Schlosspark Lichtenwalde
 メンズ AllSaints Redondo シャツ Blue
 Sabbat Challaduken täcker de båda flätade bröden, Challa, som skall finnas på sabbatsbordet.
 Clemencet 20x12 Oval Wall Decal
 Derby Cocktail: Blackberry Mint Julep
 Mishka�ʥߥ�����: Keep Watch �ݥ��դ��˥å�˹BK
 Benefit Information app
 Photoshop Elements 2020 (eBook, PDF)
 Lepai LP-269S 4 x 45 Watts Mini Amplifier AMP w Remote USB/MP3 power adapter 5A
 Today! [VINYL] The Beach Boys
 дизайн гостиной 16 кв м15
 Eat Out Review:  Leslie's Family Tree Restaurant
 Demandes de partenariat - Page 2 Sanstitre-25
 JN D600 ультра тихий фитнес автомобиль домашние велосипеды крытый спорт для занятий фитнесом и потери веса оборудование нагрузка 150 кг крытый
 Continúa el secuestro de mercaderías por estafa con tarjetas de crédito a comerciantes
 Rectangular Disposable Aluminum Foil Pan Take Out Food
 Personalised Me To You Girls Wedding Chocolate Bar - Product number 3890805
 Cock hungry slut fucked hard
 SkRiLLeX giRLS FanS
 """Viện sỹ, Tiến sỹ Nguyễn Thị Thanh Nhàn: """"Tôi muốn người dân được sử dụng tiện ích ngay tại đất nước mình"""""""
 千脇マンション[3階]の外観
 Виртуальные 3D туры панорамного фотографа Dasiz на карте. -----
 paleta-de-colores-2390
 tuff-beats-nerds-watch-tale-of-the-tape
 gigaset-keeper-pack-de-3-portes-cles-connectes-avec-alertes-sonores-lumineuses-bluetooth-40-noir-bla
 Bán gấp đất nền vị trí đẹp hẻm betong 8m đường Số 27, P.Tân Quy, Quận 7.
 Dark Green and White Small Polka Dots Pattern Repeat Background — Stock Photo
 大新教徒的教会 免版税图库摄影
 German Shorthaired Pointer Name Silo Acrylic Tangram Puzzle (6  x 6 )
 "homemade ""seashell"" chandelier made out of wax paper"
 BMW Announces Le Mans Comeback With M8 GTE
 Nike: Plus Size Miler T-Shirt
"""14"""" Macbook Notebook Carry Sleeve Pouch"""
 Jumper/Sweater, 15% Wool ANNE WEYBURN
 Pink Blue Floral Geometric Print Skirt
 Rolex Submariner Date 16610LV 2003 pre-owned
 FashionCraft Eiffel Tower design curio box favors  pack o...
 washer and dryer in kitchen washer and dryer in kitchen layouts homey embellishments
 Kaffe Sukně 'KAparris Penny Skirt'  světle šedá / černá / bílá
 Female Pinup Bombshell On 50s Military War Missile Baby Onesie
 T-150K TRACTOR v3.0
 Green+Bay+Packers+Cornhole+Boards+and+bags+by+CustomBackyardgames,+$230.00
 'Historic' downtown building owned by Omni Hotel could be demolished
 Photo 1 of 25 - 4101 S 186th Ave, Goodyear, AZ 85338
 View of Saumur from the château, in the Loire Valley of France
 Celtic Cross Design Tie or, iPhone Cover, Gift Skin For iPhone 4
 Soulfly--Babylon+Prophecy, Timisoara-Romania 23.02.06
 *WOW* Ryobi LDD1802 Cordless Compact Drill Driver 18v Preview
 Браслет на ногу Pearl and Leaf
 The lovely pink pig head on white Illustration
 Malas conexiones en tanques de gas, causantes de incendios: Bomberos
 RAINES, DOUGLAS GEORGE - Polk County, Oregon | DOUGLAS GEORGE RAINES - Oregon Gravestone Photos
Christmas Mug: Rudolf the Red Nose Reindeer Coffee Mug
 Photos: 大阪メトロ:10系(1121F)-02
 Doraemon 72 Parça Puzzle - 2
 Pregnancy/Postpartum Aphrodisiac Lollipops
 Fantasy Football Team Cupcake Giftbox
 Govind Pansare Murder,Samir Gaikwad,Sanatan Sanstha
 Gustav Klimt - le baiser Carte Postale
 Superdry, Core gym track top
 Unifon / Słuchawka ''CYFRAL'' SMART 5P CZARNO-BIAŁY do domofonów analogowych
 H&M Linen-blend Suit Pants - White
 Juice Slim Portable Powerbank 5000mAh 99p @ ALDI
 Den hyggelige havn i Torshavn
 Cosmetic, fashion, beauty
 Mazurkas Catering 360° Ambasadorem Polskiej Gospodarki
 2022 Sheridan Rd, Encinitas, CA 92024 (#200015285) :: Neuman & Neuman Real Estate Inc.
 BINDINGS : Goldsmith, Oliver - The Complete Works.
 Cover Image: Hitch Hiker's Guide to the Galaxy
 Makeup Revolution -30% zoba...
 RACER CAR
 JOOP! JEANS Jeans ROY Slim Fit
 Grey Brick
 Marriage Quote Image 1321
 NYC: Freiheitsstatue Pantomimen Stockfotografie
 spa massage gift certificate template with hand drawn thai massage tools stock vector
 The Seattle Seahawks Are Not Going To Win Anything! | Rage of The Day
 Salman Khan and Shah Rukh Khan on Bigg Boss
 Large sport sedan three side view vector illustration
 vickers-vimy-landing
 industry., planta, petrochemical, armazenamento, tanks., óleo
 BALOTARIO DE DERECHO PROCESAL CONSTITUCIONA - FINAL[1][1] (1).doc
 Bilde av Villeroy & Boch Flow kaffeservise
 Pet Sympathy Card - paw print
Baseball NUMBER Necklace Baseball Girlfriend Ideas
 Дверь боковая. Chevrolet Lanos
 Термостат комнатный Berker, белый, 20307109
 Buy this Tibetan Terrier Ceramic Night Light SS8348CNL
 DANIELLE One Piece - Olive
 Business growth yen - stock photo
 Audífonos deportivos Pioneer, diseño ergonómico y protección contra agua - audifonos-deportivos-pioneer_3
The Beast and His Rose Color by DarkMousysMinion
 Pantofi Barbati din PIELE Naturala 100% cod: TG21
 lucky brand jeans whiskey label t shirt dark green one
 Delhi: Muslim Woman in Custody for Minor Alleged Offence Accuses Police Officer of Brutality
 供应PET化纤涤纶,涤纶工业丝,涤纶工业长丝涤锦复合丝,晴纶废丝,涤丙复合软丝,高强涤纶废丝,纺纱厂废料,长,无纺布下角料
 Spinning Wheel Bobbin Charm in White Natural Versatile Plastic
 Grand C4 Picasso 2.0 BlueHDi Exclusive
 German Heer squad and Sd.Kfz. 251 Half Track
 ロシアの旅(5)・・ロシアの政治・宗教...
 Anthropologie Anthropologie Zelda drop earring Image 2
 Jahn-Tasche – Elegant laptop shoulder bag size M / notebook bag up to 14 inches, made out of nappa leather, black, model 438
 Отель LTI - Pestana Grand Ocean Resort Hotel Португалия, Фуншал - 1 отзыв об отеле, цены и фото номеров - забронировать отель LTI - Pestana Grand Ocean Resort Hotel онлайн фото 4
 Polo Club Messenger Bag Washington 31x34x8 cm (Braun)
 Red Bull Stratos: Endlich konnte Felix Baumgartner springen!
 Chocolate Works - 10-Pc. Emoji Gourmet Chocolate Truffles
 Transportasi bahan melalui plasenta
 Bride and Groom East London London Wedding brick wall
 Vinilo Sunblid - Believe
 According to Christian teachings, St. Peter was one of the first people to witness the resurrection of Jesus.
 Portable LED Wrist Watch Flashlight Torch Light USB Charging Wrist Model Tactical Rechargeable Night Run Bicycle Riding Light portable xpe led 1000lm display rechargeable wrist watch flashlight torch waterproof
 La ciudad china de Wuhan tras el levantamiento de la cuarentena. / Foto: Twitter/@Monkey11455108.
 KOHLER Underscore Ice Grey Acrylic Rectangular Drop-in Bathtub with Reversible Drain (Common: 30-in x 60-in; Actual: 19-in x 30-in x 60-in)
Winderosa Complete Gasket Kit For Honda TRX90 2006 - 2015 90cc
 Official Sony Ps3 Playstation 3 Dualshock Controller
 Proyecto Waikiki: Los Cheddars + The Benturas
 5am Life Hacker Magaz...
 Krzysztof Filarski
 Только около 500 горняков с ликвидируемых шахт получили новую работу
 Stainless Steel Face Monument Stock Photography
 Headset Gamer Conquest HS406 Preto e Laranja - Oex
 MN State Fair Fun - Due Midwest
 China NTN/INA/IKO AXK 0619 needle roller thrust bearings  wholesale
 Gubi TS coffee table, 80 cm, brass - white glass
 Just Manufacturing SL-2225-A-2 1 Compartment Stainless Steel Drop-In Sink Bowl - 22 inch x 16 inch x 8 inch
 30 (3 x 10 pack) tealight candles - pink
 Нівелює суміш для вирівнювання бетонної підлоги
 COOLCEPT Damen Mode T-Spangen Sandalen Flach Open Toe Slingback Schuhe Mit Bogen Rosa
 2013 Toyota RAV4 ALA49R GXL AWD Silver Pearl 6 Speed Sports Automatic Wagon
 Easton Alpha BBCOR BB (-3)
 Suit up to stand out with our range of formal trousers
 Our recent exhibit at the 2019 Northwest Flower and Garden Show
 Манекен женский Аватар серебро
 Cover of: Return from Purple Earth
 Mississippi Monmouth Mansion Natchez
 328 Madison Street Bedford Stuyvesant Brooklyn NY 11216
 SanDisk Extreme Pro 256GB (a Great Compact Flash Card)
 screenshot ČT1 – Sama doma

- [Work order]
Restate the records above verbatim up to and including the line containing "Family Tree Restaurant".

- [Result of this task]
Schlosspark Lichtenwalde
 メンズ AllSaints Redondo シャツ Blue
 Sabbat Challaduken täcker de båda flätade bröden, Challa, som skall finnas på sabbatsbordet.
 Clemencet 20x12 Oval Wall Decal
 Derby Cocktail: Blackberry Mint Julep
 Mishka�ʥߥ�����: Keep Watch �ݥ��դ��˥å�˹BK
 Benefit Information app
 Photoshop Elements 2020 (eBook, PDF)
 Lepai LP-269S 4 x 45 Watts Mini Amplifier AMP w Remote USB/MP3 power adapter 5A
 Today! [VINYL] The Beach Boys
 дизайн гостиной 16 кв м15
 Eat Out Review:  Leslie's Family Tree Restaurant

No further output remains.